◆ **Jobs**
(a) In the inkjet nozzle patent excerpt, which methods are used to make the array of volcano shaped nozzles and vaporization chambers?
(b) Write out the stretch of the inkjet nozzle patent excerpt from "[0007] Another object" through "quality inkjet printing.", word for word.

◆ **Source excerpt**
* * * * * * * * *

SUMMARY OF THE INVENTION
[0006] It is therefore an object of the invention to provide an
array of volcano shaped nozzles and inkjet vaporization chambers by
using lithography and plating methods to meet the requirement of
fluid dynamic for better ink jetting.
[0007] Another object of the invention to provide a manufacturing
method using masked lithography process to make the nozzle size and
location of all orifices defined accurately and simultaneously so
that excellent dimension control over all nozzles can be achieved
for quality inkjet printing.
[0008] It is yet another object of the invention to provide a
manufacturing method monolithically without mechanical aligner and
high temperature adhesion.

* * * * * * * * *

◆ **Extracted data**
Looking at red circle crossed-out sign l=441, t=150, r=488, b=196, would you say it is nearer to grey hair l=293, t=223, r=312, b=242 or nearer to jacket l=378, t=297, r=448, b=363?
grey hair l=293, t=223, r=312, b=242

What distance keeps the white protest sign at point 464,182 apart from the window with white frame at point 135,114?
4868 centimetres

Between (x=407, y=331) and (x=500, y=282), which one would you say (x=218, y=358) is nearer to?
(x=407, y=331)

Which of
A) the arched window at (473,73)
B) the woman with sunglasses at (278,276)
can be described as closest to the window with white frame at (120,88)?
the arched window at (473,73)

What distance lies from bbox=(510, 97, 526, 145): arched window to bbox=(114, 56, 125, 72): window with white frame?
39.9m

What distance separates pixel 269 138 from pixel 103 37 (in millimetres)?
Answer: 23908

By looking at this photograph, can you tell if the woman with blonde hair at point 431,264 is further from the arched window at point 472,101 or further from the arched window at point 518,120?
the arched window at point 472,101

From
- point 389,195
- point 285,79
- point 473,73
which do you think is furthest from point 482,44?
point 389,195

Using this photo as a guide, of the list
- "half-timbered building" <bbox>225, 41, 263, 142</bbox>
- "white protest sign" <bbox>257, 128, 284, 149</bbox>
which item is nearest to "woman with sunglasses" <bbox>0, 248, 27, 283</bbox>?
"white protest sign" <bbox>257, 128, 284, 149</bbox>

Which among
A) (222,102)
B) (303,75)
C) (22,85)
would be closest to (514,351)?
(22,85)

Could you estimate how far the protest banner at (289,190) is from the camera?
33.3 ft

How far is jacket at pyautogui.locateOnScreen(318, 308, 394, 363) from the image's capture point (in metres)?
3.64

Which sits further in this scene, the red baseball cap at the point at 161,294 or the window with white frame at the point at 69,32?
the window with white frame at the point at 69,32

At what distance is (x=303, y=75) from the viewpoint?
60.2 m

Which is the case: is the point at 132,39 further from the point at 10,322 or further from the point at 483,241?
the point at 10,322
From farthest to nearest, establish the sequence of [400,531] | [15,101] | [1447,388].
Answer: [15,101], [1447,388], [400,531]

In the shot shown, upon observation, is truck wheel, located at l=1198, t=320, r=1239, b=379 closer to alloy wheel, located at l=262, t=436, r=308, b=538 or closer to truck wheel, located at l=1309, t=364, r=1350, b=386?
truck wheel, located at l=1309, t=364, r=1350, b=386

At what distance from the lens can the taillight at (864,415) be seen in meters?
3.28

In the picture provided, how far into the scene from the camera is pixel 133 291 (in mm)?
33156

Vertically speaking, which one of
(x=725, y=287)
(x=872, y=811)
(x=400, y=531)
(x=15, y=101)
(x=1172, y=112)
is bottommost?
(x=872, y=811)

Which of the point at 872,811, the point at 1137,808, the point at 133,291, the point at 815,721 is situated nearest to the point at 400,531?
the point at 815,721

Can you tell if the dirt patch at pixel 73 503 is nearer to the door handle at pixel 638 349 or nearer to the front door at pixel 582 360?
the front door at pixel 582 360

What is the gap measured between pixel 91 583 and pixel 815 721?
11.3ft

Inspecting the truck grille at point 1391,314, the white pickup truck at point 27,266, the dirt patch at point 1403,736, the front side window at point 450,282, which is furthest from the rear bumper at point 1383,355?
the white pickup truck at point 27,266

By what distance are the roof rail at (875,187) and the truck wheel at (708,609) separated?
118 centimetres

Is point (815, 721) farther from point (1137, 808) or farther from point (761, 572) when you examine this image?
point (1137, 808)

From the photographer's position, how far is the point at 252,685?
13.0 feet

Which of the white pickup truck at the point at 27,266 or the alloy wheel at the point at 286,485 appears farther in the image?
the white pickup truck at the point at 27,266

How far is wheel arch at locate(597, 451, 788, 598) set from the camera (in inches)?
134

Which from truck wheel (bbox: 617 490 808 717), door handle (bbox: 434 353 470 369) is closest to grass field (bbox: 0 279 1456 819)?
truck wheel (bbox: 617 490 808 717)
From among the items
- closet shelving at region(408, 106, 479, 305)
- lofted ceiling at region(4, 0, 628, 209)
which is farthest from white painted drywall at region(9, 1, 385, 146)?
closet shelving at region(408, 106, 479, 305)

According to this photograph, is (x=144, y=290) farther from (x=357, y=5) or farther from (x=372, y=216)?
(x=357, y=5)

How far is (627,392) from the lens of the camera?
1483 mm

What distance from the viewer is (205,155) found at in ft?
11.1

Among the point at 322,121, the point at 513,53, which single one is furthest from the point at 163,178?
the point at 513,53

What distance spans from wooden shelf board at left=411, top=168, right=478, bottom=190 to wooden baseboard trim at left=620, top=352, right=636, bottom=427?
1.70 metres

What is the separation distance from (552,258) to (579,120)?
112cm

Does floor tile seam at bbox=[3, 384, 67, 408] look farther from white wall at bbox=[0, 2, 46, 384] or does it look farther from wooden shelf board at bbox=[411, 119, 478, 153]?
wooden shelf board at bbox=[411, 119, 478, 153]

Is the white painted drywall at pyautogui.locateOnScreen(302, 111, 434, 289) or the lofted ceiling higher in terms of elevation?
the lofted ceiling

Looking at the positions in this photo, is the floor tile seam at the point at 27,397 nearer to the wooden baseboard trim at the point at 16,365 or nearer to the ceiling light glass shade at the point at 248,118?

* * * * * * * * *

◆ **Answers per task**
(a) Lithography and plating methods.

(b)
[0007] Another object of the invention to provide a manufacturing
method using masked lithography process to make the nozzle size and
location of all orifices defined accurately and simultaneously so
that excellent dimension control over all nozzles can be achieved
for quality inkjet printing.